Metin:
————
Şimdi ise 6 Şubat’ta yaşanan deprem sonrasında on binlerce kişinin hayatını kaybettiği, yaralandığı, evsiz kaldığı bir dönemden geçiyoruz.
Patriyarkal kapitalizmin yol açtığı yıkım, bizlere doğal afet diye açıklanmaya çalışılıyor. Doğayı, kentleri rant uğruna mahvedenler, afete müdahale biçimleriyle de insan hayatına zerre önem vermediklerini gösteriyor. Deprem bölgesinde dayanışma kurmak için seferber olan insanları polisle tehdit edip baskı uygulayarak dayanışmayı kriminalize etmeye ve insanları birbirine düşman hale getirmeye çalışıyor.
Üzgünüz, Öfkeliyiz!
Biz kadınlar; insan hayatının hiçe sayılmasını, devletin krizleri yönetme, sorumluluğunu yerine getirme konusundaki acizliğini ve bunun sonuçlarını çok iyi biliyoruz!
Bu iktidarı;
Bir gecede İstanbul Sözleşmesi’ni iptal ederek milyonlarca kadının hayatını tehlikeye atmasından, 6284’e karşı saldırıların önünü açmasından, erkek şiddetini teşvik etmesinden tanıyoruz.
Erkek şiddetine maruz kaldığı için şikâyete giden kadınları karakollardan evlere geri göndermesinden; mahkemelerde tecavüzcü ve katil erkekleri, erkeklik indirimleriyle affetmesinden; hayatına sahip çıkan kadınlara ağır cezalar vermesinden; nafaka hakkına saldırmasından; kürtajı engellemeye çalışmasından; kamu kreşlerini kapatıp çocuk bakımını özel sektöre ve yoksulları da cemaat ve tarikat kreşlerine mecbur bırakmasından; ev içindeki tüm iş yükünü kadınların sırtına yüklerken kadınları sermayeye ucuz iş gücü haline getirmesinden tanıyoruz.
————
Alıştırma yönergesi:
Yukarıdaki metne göre şu soruları kısaca yanıtlayın:
1. Sözü edilen deprem hangi tarihte yaşandı?
2. İktidarın bir gecede iptal ettiği sözleşme hangisidir?
3. Kamu kreşleri kapatılınca yoksullar hangi kreşlere mecbur bırakılıyor?

Tespit örnekleri:
————
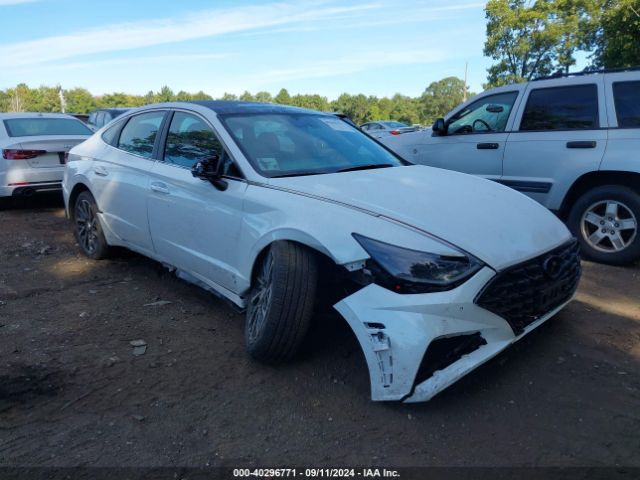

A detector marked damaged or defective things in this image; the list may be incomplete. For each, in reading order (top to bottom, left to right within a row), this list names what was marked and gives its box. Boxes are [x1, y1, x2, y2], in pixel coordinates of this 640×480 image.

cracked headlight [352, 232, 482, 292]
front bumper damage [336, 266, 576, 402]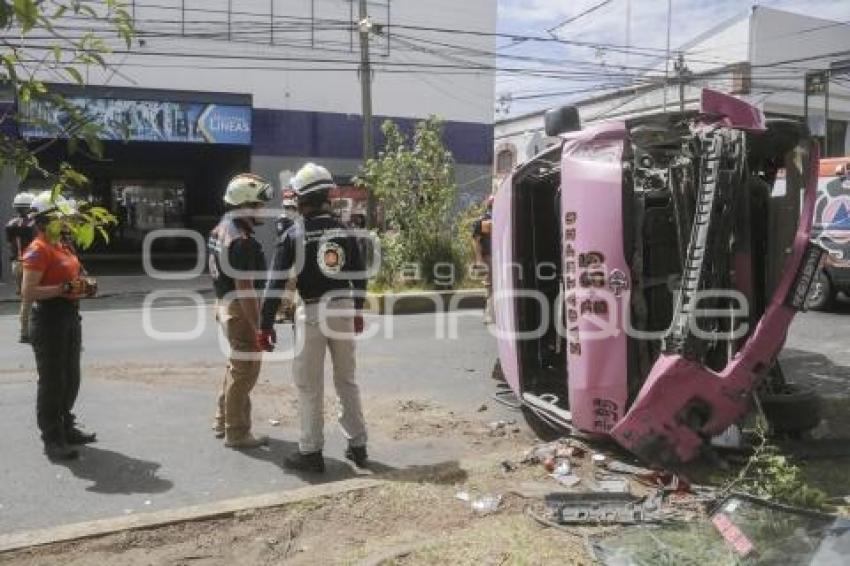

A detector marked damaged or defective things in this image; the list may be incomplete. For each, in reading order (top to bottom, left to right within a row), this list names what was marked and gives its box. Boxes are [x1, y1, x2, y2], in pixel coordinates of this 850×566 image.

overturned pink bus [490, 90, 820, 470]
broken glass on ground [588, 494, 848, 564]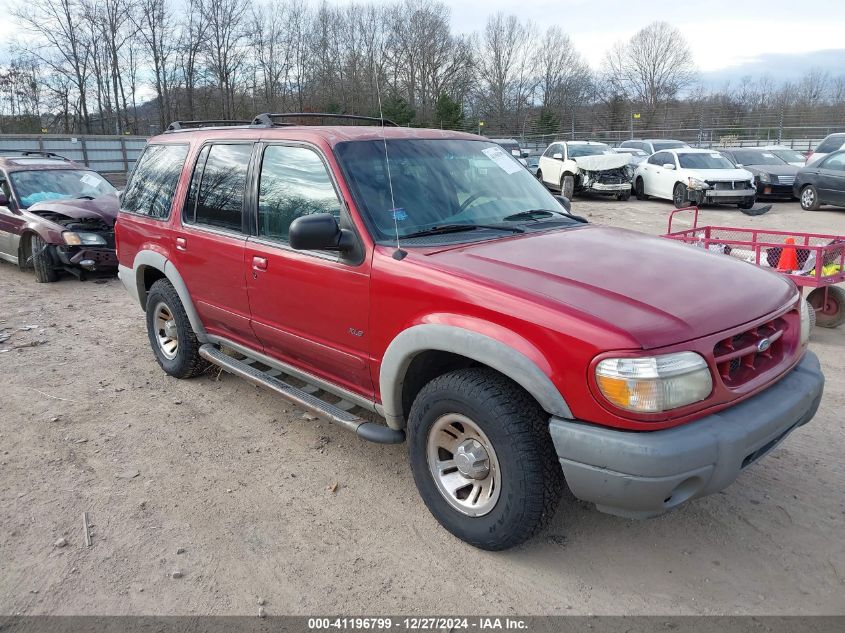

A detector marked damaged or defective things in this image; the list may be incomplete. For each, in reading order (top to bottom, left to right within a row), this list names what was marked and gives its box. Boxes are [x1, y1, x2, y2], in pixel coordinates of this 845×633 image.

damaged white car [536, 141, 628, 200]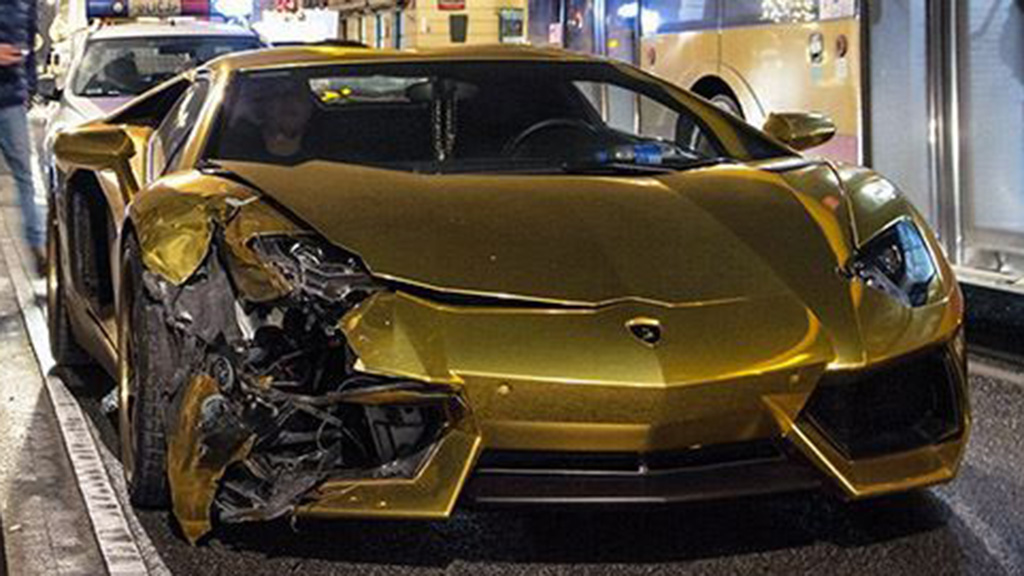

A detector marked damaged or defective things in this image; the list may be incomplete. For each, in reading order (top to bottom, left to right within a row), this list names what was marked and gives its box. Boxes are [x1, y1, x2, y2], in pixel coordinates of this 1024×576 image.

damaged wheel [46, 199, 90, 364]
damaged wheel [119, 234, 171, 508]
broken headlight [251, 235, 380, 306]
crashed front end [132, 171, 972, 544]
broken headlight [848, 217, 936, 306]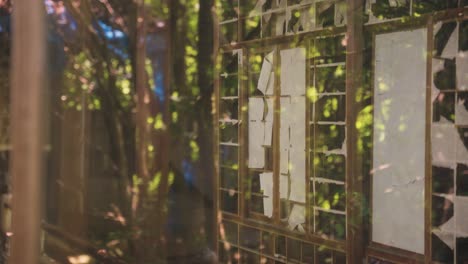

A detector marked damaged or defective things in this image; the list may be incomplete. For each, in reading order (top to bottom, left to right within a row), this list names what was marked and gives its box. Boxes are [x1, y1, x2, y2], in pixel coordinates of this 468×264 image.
————
Sonuç aşağıda:
1. 6 Şubat'ta.
2. İstanbul Sözleşmesi.
3. Cemaat ve tarikat kreşlerine.